_Okunacak metin:_
>>>
Taş Medreseliler...
MHP'deki tüzük değişikliği için kurultay talebi kelimenin tam anlamı ile "halk hareketi" haline dönüştü. Uzun yıllar ülkücülüğe gönül vermiş milyonlar, partinin kötü idaresi sebebiyle umutlarını kesip köşelerine çekilmişlerdi. Türk Milliyetçilerinin tarihten bu yana meselelerini tartışma geleneği yoktur. Çatışma günlerinin, soğuk-sıcak savaşlar esnasındaki "kol kırılır yen içinde kalır" anlayışları hep ön plana çıkardı. Ancak kırılan kol bırakınız tedavi edilmeyi müdahale edilmediği için tefessüh ediyor, çürüyor açıkçası. Kolun kesilme tehlikesi yanında bütün vücudu sarması söz konusu. Bir dönem "öz kardeşlik"in ötesine geçen "Ülküdaşlık hukuku" Balgat baronları tarafından tanınmayınca, memleketin dört bir yanındaki ak saçlılar, kanlarını, canlarını verip, hayatlarının en güzel yıllarını heba ettikleri günlerin hatırına sık sık bir araya geliyorlar. "Ne olacak bu memleketin hali?" geyiği yerine, sağlam adımlar atıp somut önerilerle, mensubiyetleriyle onur duydukları hareketi ayağa kaldırmak için manifestolar yayınlıyorlar.
<<<
_Kaynak malzeme:_
>>>
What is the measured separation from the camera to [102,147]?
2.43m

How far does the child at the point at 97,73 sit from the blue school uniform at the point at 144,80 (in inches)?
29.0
<<<
_Görev:_ MHP'deki kurultay talebini anlatan yazıyı kaldığı yerden sürdürün. Satırları kullanmanız gerekmiyor.

_Cevap:_
***
"Yusufiyeli" terimini Artvin'in Yusufeli ilçesi mensubu sananların işgali altındaki Balgat yönetimini uyarmak için "Taş Medreseli" olarak tabir edilen, 12 Eylül'ün öncesi ve sonrasında cezaevlerinde yatmış binlerce ülkücü birbirleri ile irtibat halinde. Yılın belli günlerinde yıllardır toplanırlar. İftar sofralarında sohbet ederler. Alçak pusularda şehit edilen, darbe mahkemelerince idam edilen ülküdaşlarının yıl dönümlerinde geçmişi yad ederken, geleceğe dönük öneriler sunarlar. İletişim teknolojisine çağ atlatan sosyal medyanın imkanları ile gece yarılarına kadar yurt içi, yurt dışındaki gönüldaşları ile konuşuyor, yazışıyorlar. Tabiri caiz ise unlarını eleyip eleklerini asmışlar. İş ve ekmek gailesine rağmen gönül verdikleri hareketin tek başına iktidarını özlüyorlar. Kendi adlarına hiçbir talepleri yok. Milliyetçi-ülkücü hareketin hak ettiği yeri alması, gayeleri. Çocukluk, gençlik yıllarından bu yana hayal ettikleri "Türk Asrı"nı doya doya yaşamayı arzuluyorlar. Çocuklarına, torunlarına "Milliyetçi Türkiye" ideallerini miras bırakmak istiyorlar.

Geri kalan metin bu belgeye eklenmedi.